Roundup: Family Planning in the Philippines Boosted By President

President Aquino takes a firm stance on providing birth control to poor families, angering the country's powerful Catholic church.

Family planning in the Philippines is gaining more ground recently, due to the efforts of President Benigno Aquino, who is battling the country’s highly influential body of Catholic priests.  Now Aquino is declaring his intention to provide birth control to poor families in the region. And despite the opposition, Aquino is declaring he will not back down.

From GMA News:

President Benigno Simeon “Noynoy” Aquino III will not change his stand on responsible parenthood despite the Catholic Church’s opposition to the use of artificial birth control methods, Malacañang said on Tuesday.

In an interview with reporters in Malacañang, Presidential Spokesman Edwin Lacierda said Aquino, a Catholic, has always supported responsible parenthood and informed choice in family planning.

“Even during the [the presidential] campaign the president already stated his position on the matter. It’s more of responsible parenthood, we believe that parents should be the one to decide on the size of their family, the manner and the method by which the planning should be done,” Lacierda said.

The presidential spokesman said Aquino respects that parents are “the ultimate decision-maker on the size of the family.”

Now the Catholic church believes he is selling out souls for cash from the United States.

Via Inquirer.net:

In Manila, Fr. Melvin Castro, executive director of the Episcopal Commission on Family and Life, linked Mr. Aquino’s statements to the US grant of a $434-million (P19 billion) financial assistance to the Philippines.

“It’s just a small amount compared to the moral values that we are going to lose,” Castro said. “Apparently for that measly sum of money in the name of fighting poverty, here we are again, selling out the Filipino soul. It’s just sad.”

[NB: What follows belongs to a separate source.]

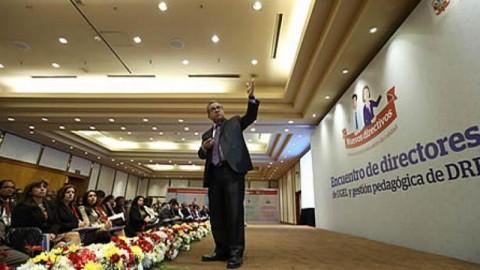 MINEDU: Ministro Saavedra insta a nuevos directivos de UGEL y DRE a trabajar para impulsar reforma educativa –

“We prayed and hope that the President would see through it, that he would not tie the country to a US ideology in exchange for this grant,” he added.

Castro said the Church was “hurt more than being disappointed” with Mr. Aquino’s pronouncement.

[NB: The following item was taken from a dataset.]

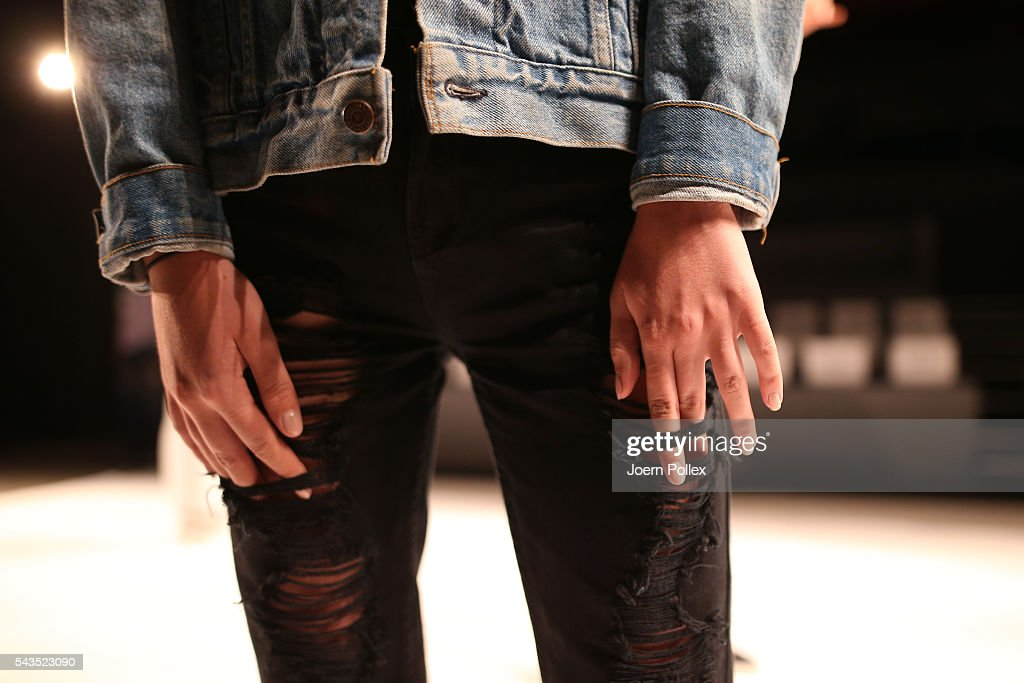 A model (detail) is seen backstage ahead of the Sportalm show during the Mercedes-Benz Fashion Week Berlin Spring/Summer 2017 at Erika Hess Eisstadion on June 29, 2016 in Berlin, Germany.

To be sure no one is lead astray by the President’s statement over the weekend that he will find a way to provide birth control to those who are too poor to obtain it themselves, the Church has declared it will begin protests and letter-writing campaigns.

Preliminary consultative meetings among lay leaders, most of whom supported Aquino during the elections, were to take place in the capital within the week, said Fr. Melvin Castro, executive director of the Catholic bishops’ Episcopal Commission on Family and Life.

Castro said the Catholic clergy, including the bishops, would back such protests, which would later trickle down to the provinces.

“Our lay leaders, who have their own families, see the need to be very visible in this protest and we respect their freedom,” Castro told the Inquirer over the phone on Tuesday. “On the side of the clergy, we will simply support them in this initiative.”

The protest would initially take the form of letters to legislators and national leaders and, later, members will take to the streets to send a stronger message to Aquino.

“This is not to be confrontational with the President, but among them are people who really supported him during the elections, so I hope he would listen to them because these are the people who elected him into office,” said Castro.

“We have to react no matter how we respect the President because this is a serious matter… it is the Filipino family at stake here,” he added.

Aquino is providing support to some powerful politicians in his country over this issue as well, who hope that this is a sign that he will be taking a stronger stance on the country’s reproductive health bill, as the Manila Bulletin reports:

Senate President Juan Ponce Enrile and Sen. Ferdinand R. Marcos Jr. on Tuesday threw their support behind the controversial position of President Benigno S. Aquino III backing a family planning bill and in the process locking horns with the Catholic Church.

Aquino, while on his way home from his US trip, had stirred a hornet’s nest when he sided with forces that favor the passage of the Reproductive Health (RH) bill, also known as family planning measure, in the wake of the country’s runaway population that is expected to increase to close to 100 million Filipinos in the next few years.

Marcos, a member of the House of Representatives in the last 14th Congress, said the President’s support for the bill is “good” even as the President, in the May 10, 2010 presidential election, “got a big support from the Catholic Church.”

As a co-author of the RH bill when he was a Lower House member, Marcos said passage of the measure is a welcome development and a big boost to the Aquino administration’s pro-family planning position.

Once family planning becomes a reality, can the country get to work on legalizing divorce?  In a country “that views the number of mistresses a man keeps as a reflection of his social status and power,” one can only hope so.

Mini Roundup:  Abusing power?  A Wisconsin DA resigns for making allegedly making sexual advances at women who’s domestic abuse cases he’s trying, and a California cop does a “fake” arrest on a teen having sex with his step-daughter.